The Senate's amended budget resolution also authorizes a $5 trillion hike for the US debt limit, compared to a $4 trillion debt limit increase included in the original House resolution. The Congressional Budget Office estimates the US government will reach its debt limit in August or September 2025, although that date could arrive as soon as May or June if this year's federal tax payments come in lower than expected.
The April 10 House vote kicks off a budget reconciliation process that holds major implications for the US energy sector. To help offset the tax cuts, Republican lawmakers are considering repealing or scaling back federal clean energy tax credits in President Joe Biden's signature energy and climate law: the Inflation Reduction Act (IRA) of 2022.
The House Ways and Means Committee, which has jurisdiction over the credits, estimates that full repeal of the law's "green energy" tax credits would save about $329 billion over 10 years. That figure could rise to about $800 billion when paired with the repeal of Biden-era vehicle standards that were expected to encourage car buyers to take advantage of a $7,500 federal tax credit on new electric vehicle purchases, according to the committee.
However, wholesale repeal of the IRA tax credits is already facing opposition from a growing faction of congressional Republicans.
In March, a group of 21 House Republicans sent a letter to House Ways and Means Committee Chairman Jason Smith (R-Mo.) calling for "targeted and pragmatic" changes to the tax code.
"Many credits were enacted over the course of a ten-year period, which allowed energy developers to plan with these tax incentives in mind," the group of House members said. "These timelines have been relied upon when it comes to capital allocation, planning, and project commitments, all of which would be jeopardized by premature credit phase outs or additional restrictive mechanisms such as limiting transferability."
Four GOP senators — John Curtis of Utah, Jerry Moran of Kansas, Lisa Murkowski of Alaska and Thom Tillis of North Carolina — echoed that sentiment in an April 9 letter addressed to Senate Majority Leader John Thune.
"Many American companies have made substantial investments in domestic energy production and infrastructure based on the current energy tax framework," the senator said. "A wholesale repeal, or the termination of certain individual credits, would create uncertainty, jeopardizing capital allocation, long-term project planning, and job creation in the energy sector and across our broader economy."
In a more measured approach, US Rep.

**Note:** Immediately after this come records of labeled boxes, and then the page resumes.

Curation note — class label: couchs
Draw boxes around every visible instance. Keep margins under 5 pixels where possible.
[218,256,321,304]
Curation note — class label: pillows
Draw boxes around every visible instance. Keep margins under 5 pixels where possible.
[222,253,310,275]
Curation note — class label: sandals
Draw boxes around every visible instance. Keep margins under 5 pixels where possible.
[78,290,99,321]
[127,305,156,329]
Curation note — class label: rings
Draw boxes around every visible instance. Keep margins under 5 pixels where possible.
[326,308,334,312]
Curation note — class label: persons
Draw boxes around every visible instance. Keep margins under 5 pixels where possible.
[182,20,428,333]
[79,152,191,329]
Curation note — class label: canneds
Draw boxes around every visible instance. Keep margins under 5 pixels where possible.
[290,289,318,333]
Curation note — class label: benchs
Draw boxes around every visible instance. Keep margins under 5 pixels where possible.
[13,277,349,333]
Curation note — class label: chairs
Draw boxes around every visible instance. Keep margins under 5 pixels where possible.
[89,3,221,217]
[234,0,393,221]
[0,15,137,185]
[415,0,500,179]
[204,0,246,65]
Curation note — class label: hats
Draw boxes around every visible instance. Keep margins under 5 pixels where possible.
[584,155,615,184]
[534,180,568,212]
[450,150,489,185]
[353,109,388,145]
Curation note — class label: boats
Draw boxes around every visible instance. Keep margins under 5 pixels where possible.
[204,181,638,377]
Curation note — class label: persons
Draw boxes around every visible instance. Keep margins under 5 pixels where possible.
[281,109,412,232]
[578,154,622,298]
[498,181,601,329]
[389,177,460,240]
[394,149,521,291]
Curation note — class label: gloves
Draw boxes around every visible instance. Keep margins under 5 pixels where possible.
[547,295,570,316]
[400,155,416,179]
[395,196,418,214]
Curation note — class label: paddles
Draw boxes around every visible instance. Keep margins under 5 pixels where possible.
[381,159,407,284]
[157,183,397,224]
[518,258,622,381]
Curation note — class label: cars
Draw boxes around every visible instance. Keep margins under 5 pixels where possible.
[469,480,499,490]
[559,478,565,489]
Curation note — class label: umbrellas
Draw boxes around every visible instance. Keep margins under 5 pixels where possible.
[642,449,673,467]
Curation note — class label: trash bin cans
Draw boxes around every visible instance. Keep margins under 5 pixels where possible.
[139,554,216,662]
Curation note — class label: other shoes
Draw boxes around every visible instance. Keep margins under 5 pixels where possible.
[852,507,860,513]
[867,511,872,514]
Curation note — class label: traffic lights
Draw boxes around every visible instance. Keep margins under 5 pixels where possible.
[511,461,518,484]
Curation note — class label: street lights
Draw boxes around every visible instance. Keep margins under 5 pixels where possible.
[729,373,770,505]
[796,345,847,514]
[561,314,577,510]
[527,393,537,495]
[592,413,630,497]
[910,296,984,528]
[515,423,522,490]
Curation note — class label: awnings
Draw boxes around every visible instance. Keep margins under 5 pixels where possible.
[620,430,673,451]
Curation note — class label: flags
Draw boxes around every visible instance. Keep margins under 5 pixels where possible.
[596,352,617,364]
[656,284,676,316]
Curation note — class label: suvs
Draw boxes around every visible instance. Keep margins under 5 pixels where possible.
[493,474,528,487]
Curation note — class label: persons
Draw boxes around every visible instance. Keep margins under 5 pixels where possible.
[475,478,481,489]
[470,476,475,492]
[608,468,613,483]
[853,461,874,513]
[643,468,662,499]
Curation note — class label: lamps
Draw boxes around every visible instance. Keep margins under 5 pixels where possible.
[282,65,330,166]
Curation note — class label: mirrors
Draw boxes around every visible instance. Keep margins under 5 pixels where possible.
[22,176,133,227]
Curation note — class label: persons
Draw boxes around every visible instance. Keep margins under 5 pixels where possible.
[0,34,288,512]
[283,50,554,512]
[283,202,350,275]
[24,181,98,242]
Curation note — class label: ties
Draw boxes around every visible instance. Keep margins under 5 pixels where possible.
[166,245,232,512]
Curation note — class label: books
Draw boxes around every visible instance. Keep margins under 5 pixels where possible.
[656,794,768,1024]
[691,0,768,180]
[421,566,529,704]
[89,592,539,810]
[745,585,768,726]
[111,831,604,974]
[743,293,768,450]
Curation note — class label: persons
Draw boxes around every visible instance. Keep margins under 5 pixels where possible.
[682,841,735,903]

Julie Fedorchak (R-ND), a former state utility regulator, introduced legislation on April 10 that would phase out federal production and investment tax credits for wind and solar by the end of the decade.
"Wind and solar are no longer emerging technologies — they're mature, market-proven, and widely deployed," said Fedorchak, who was previously president of the National Association of Regulatory Utility Commissioners. "By continuing to incentivize these intermittent energy sources through generous tax credits, we're distorting energy markets and sending the absolute wrong signal to investors."
As part of the reconciliation process, Republicans are also seeking to boost oil and gas production on federal lands, repeal the IRA's fee on waste methane emissions, and significantly curb federal agencies' authority to issue "major" new regulations.